N.B. I haven't tried this code in Django. I'm just passing along what I found in the documentation. Hopefully it will point you to something you can use.
For those who encounter this question. Unfortunately, #Jim DeLaHunt's answer doesn't completely work - it's almost there, but not exactly what needs to be done.
The important distinctions are:
What you need to warp with lazy is a function that'd return you a text value, not another lazy translation object, or you'll likely see weird <django.utils.functional.__proxy__ at ...> instead of the actual text (IIRC Django won't go deep down the chain of lazy objects). So, use ungettext, not ungettext_lazy.
You want to do string interpolation only when the wrapped function runs. If you write lazy(f("%d" % 42)) the interpolation would happen too early - in this case Python evaluates eagerly.
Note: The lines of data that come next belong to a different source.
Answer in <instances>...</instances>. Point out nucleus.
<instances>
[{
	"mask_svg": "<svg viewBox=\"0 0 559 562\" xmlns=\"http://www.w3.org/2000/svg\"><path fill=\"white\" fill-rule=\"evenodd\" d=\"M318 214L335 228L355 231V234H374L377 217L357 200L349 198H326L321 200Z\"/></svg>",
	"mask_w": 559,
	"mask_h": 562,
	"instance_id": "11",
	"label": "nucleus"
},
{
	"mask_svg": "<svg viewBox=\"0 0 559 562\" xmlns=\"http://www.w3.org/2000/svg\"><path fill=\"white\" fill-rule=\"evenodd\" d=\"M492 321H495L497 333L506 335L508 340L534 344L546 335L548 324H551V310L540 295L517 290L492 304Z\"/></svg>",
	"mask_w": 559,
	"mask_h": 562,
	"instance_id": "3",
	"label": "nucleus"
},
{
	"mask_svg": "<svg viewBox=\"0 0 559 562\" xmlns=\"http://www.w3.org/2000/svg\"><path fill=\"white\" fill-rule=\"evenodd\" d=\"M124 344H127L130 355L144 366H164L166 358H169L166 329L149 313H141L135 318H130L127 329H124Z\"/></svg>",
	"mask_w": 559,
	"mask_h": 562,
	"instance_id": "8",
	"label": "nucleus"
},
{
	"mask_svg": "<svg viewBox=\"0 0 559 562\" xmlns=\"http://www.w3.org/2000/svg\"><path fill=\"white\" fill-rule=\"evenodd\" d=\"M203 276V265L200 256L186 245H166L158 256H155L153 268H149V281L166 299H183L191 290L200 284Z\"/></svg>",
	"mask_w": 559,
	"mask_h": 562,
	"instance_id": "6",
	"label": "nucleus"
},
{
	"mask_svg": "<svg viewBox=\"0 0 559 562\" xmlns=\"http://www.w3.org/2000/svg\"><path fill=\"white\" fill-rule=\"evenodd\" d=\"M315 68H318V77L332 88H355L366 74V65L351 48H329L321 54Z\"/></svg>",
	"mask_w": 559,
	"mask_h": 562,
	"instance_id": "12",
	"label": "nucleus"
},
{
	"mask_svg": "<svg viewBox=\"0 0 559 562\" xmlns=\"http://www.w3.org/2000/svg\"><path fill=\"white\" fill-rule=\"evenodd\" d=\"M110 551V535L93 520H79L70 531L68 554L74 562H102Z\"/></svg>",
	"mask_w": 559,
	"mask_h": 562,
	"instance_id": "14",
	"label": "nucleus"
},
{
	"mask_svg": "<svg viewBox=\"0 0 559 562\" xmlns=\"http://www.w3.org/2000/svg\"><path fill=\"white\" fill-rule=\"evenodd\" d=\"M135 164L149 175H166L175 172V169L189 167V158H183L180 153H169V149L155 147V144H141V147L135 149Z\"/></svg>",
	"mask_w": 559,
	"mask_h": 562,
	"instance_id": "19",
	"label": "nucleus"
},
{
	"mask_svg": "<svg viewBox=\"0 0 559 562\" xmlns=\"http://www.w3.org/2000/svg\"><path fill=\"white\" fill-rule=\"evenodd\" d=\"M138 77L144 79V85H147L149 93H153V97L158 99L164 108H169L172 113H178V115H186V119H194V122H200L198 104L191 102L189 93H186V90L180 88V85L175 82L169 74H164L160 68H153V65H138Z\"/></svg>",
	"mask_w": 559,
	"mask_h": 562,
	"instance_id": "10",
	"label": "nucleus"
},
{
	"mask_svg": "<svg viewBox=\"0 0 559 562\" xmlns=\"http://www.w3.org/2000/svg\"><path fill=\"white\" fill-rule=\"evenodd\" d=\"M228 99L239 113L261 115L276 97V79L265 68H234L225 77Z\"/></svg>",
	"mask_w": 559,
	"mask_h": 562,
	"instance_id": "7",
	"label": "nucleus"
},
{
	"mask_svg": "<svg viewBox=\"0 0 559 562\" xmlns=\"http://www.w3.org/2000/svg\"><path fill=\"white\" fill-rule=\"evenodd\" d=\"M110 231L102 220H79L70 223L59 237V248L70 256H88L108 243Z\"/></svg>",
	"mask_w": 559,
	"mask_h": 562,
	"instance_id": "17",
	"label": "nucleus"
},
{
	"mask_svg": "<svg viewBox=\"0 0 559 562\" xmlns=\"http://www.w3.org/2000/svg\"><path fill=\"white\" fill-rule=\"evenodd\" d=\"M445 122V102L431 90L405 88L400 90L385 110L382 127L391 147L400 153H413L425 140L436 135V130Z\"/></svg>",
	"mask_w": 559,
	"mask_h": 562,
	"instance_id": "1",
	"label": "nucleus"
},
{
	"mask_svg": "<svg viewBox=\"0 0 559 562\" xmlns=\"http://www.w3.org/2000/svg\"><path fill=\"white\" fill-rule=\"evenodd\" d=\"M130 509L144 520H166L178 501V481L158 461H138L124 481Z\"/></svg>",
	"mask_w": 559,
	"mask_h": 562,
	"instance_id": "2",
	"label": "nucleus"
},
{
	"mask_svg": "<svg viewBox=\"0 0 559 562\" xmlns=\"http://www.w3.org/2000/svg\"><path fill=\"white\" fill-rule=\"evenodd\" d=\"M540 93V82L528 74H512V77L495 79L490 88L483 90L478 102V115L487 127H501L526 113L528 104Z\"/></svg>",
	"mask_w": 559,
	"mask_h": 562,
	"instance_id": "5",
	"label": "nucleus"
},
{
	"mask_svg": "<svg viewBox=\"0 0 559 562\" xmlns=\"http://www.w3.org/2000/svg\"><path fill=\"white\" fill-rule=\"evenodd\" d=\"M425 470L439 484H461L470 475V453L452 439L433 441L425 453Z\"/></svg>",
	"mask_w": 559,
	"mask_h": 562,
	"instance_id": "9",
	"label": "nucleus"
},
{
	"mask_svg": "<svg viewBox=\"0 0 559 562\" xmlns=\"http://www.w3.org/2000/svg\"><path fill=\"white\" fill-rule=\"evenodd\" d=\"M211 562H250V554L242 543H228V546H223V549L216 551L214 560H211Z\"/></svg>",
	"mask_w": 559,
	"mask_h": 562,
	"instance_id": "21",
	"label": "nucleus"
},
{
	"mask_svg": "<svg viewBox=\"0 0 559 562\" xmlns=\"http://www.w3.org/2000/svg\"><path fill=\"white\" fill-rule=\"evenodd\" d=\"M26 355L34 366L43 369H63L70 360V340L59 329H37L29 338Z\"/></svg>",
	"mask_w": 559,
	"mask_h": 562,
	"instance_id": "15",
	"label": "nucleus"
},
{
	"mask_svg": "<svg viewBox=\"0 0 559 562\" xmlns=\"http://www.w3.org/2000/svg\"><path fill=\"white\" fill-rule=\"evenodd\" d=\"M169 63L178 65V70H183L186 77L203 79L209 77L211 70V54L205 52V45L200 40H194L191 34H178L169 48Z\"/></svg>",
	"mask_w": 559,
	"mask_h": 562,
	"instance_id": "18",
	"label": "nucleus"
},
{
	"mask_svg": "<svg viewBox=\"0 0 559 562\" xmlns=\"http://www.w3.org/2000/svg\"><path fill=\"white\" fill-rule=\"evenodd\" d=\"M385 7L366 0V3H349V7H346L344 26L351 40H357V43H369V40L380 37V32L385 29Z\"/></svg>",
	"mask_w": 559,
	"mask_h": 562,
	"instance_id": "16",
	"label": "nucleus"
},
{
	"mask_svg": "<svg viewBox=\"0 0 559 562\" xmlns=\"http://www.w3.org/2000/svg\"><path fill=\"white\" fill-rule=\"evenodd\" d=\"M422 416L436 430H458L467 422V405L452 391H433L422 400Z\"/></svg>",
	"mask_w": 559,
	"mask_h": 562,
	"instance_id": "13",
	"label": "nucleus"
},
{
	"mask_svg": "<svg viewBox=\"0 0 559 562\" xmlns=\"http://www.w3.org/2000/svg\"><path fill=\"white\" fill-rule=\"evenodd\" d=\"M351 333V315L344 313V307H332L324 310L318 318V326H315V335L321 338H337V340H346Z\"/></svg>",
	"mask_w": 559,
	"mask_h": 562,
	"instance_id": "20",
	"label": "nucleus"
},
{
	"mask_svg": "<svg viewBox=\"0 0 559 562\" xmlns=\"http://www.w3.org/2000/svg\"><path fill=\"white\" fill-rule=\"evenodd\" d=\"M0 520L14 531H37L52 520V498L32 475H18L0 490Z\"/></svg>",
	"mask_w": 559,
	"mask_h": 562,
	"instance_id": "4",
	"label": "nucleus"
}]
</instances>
And don't forget about variable scopes - you can't just refer to the iterator from the wrapped function.
Here, I've used a lambda that receives a number argument and does the interpolation. The code inside lambda is only executed when lazy object is evaluated, that is, when the choice is rendered.
So, the working code is:
choices = [
(
(i, lazy(
lambda cnt: ungettext(u"%(count)d thing",
u"%(count)d things", cnt)
% {"count": cnt},
six.text_type
)(i))
)
for i in [1, 2, 3]
]
This will correctly have the same intended effect as
choices = [
(1, _("1 thing")),
(2, _("2 things")),
(3, _("3 things")),
]
But there will be just a single entry for this in translation database, not multiple ones.
This looks like a situation where you could benefit from the trick taught by Ilian Iliev's blog, Django forms ChoiceField with dynamic values….
Iliev shows a very similar initialiser:
my_choice_field = forms.ChoiceField(choices=get_my_choices())
He says, "the trick is that in this case my_choice_field choices are initialized on server (re)start. Or in other words once you run the server the choices are loaded(calculated) and they will not change until next (re)start." Sounds like the same difficulty you are encountering.
His trick is: "fortunately the form`s class has an init method that is called on every form load. Most of the times you skipped it in the form definition but now you will have to use it."
Here is his sample code, blended with your generator expression:
class MyForm(forms.Form):
def __init__(self, *args, **kwargs):
super(MyForm, self).__init__(*args, **kwargs)
self.fields['my_choice_field'] = forms.ChoiceField(
choices=(
(i, ungettext_lazy('%s thing', '%s things', i) % i)
for i in range(1,4)
)# choices=
)# __init__
The generator expression is enclosed in parentheses so that it is treated as a generator object, which is assigned to choices.
N.B. I haven't tried this code in Django. I'm just passing along Iliev's idea.